For an infant with normal muscle tone, development occurs without any major interventions by the caregivers. Skills which begin at the front and center of the mouth gradually change to include movement at the lateral and posterior areas of the mouth. For the infant with abnormal muscle tone, development of oral motor skills becomes more problematic, often with abnormal patterns of movement used to complete every day activities such as swallowing secretions, drinking, eating, vocalizing, chewing, and speaking in words or phrases. Because the muscles do not work together and do not give consistent pressures within the mouth, the individual may seek such input from external sources, such as clothing, toys, or other items. Many of these individuals have not progressed from pureed or soft foods, and so, are not receiving input on the jaw through chewing. The posterior area of the mouth may be receiving little or no input. Gagging (with or without vomiting) may result.

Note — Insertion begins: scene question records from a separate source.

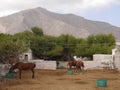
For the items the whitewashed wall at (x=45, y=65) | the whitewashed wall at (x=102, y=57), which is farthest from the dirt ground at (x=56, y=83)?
the whitewashed wall at (x=102, y=57)

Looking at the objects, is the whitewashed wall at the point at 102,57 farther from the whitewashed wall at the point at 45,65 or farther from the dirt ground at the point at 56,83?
the dirt ground at the point at 56,83

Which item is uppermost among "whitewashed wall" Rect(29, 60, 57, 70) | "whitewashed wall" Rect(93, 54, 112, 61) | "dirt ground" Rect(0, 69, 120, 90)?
"whitewashed wall" Rect(93, 54, 112, 61)

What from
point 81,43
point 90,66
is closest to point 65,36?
point 81,43

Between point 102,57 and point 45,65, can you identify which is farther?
point 102,57

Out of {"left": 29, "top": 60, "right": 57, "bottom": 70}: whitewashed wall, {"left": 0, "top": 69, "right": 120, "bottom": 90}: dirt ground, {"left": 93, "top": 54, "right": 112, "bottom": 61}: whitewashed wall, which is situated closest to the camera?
{"left": 0, "top": 69, "right": 120, "bottom": 90}: dirt ground

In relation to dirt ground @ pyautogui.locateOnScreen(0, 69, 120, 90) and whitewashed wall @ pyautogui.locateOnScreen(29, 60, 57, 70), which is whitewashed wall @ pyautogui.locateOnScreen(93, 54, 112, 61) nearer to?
whitewashed wall @ pyautogui.locateOnScreen(29, 60, 57, 70)

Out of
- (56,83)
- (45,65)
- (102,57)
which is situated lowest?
(56,83)

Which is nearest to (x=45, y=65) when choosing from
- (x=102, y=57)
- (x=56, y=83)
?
(x=102, y=57)

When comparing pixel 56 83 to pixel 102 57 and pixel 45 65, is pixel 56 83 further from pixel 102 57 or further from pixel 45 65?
pixel 102 57

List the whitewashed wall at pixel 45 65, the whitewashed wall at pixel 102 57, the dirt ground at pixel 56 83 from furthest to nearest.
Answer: the whitewashed wall at pixel 102 57, the whitewashed wall at pixel 45 65, the dirt ground at pixel 56 83

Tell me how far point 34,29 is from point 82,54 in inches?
621

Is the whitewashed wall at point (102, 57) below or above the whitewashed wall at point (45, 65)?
above

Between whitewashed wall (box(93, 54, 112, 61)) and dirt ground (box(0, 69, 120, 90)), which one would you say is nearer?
dirt ground (box(0, 69, 120, 90))

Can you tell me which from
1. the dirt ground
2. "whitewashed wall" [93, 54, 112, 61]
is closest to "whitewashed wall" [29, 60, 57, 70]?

The sensory input for the mouth is important, and the craving of such input does not decline for individuals on pureed diets or for those individuals with non-oral intake. It may be increased, resulting in pica - the eating of non-edible objects. Some individuals attempt to increase sensory input at the mouth by biting themselves, or others within their reach. Telling someone to stop putting everything into his or her mouth, or punishing him or her for doing so, does not address the underlying sensory motor needs. If the individual is hypersensitive, telling that person to stop gagging, or becoming angry when the individual refuses to do certain oral activities, does not address the underling sensory motor needs. By completing the Beckman Oral Motor protocol, the right kind of input can be provided in a safe way to enhance the muscle balance and internal muscle pressures the person should have, thereby reducing the constant craving for additional external input (mouthing of non edible items). Providing the right kind of input also normalizes oral sensitivity, so that the individual's response to pressure and movement is a functional movement, such as swallowing or moving the lips or tongue, instead of gagging, crying and screaming.
Work with the therapist to develop the best intervention program to use at home for your loved one. By providing specific pressure and movement a little at a time (for three to five minutes) several times a day, significant changes can occur. This will make every day happier for you and your loved one.